Sempre secondo la ricerca, a livello mondiale l’aumento dei casi di depressione e ansia non ha fatto che ampliare le disuguaglianze già esistenti, colpendo in particolar modo donne e giovani. In Italia, le richieste d’aiuto sono aumentate del 40% rispetto all’inizio della pandemia, con aumenti superiori al 30% nelle fasce dei minori di 18 anni (+31%) e 18-24 (+36%) secondo i dati raccolti dall’Istituto Piepoli per il Cnop (Consiglio Nazionale Ordine Psicologi).

Il vero problema è che nel nostro Paese la quasi totalità dell’assistenza psicologica è gestita privatamente: addirittura, solo 2 pazienti su 10 riuscirebbero a essere seguiti nel pubblico. Dei 117.762 psicologi iscritti all’albo al 2020, solo il 4,3% lavora nel servizio pubblico: quelli assunti dal Ssn (Servizio sanitario nazionale), sono solo 5.000. 1 ogni 12.000 abitanti. Gli altri sono costretti a spendere cifre spesso al di sopra delle loro possibilità per poter ricevere l’assistenza di cui hanno bisogno.

Secondo uno studio della testata spagnola Civio nell’ambito dell’inchiesta Pagar o esperar: cómo Europa -y España- tratan la ansiedad y la depresión riportato dal Sole 24 Ore, un’ora dallo psicologo costa infatti un giorno e mezzo di lavoro: “calcolando un salario minimo di 883 euro e che il costo medio di una seduta di un’ora con uno psicologo è di 75 euro, in Italia occorre lavorare 12 ore e 10 minuti per pagare la parcella del professionista cui ci si è affidati”. Nel pubblico, si scende a meno di mezza giornata, 3 ore e 9 minuti.

COSA FARE:
Stampa senza modifiche il passo del testo sull'assistenza psicologica compreso tra "Sempre secondo la" e "Nazionale Ordine Psicologi).", inclusi.

ELENCO:
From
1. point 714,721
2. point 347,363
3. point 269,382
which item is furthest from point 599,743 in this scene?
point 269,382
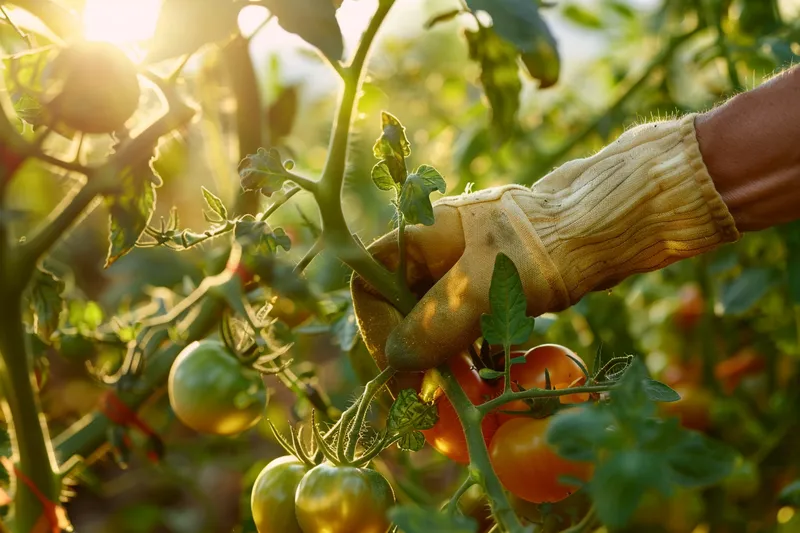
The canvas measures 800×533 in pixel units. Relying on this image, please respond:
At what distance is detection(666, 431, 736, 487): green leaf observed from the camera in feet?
1.49

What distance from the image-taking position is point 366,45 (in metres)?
0.69

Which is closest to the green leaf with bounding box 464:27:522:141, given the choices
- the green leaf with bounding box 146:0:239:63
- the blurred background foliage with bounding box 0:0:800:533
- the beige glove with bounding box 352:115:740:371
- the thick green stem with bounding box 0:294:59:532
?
the blurred background foliage with bounding box 0:0:800:533

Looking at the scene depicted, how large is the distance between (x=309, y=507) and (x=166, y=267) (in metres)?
0.50

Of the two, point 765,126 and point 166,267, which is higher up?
point 765,126

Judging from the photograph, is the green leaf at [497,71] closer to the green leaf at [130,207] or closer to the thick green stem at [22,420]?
the green leaf at [130,207]

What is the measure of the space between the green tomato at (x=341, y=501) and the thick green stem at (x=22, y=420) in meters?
0.27

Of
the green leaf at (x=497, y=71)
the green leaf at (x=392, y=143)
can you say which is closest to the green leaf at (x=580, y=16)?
the green leaf at (x=497, y=71)

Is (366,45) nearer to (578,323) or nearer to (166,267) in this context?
(166,267)

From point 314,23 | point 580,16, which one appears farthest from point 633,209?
point 580,16

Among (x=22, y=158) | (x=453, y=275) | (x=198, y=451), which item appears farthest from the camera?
(x=198, y=451)

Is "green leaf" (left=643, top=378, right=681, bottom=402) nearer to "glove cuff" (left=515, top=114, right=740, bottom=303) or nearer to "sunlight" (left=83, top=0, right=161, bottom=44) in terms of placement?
"glove cuff" (left=515, top=114, right=740, bottom=303)

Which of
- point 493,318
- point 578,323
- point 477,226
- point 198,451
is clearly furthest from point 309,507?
point 578,323

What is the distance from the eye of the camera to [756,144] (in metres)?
0.93

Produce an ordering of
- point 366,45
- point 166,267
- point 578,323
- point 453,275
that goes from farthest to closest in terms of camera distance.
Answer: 1. point 578,323
2. point 166,267
3. point 453,275
4. point 366,45
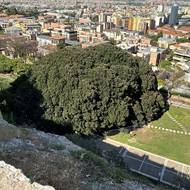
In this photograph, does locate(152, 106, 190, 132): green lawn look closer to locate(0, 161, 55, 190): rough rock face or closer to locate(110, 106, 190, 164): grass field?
locate(110, 106, 190, 164): grass field

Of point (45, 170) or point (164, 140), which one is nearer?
point (45, 170)

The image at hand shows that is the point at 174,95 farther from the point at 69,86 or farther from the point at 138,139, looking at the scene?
the point at 69,86

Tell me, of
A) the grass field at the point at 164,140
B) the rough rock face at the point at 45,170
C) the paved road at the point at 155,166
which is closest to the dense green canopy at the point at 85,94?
the grass field at the point at 164,140

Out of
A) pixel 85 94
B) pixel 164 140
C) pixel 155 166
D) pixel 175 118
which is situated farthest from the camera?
pixel 175 118

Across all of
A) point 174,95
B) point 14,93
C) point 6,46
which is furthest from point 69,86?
point 6,46

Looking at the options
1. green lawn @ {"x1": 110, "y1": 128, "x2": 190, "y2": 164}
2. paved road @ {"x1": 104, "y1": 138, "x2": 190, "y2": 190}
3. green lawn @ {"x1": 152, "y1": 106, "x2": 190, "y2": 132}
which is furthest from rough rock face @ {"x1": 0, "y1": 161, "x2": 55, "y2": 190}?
green lawn @ {"x1": 152, "y1": 106, "x2": 190, "y2": 132}

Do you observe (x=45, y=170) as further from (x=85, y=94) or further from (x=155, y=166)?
(x=85, y=94)

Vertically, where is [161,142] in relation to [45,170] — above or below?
below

PROBLEMA RISOLTO:
Sempre secondo la ricerca, a livello mondiale l’aumento dei casi di depressione e ansia non ha fatto che ampliare le disuguaglianze già esistenti, colpendo in particolar modo donne e giovani. In Italia, le richieste d’aiuto sono aumentate del 40% rispetto all’inizio della pandemia, con aumenti superiori al 30% nelle fasce dei minori di 18 anni (+31%) e 18-24 (+36%) secondo i dati raccolti dall’Istituto Piepoli per il Cnop (Consiglio Nazionale Ordine Psicologi).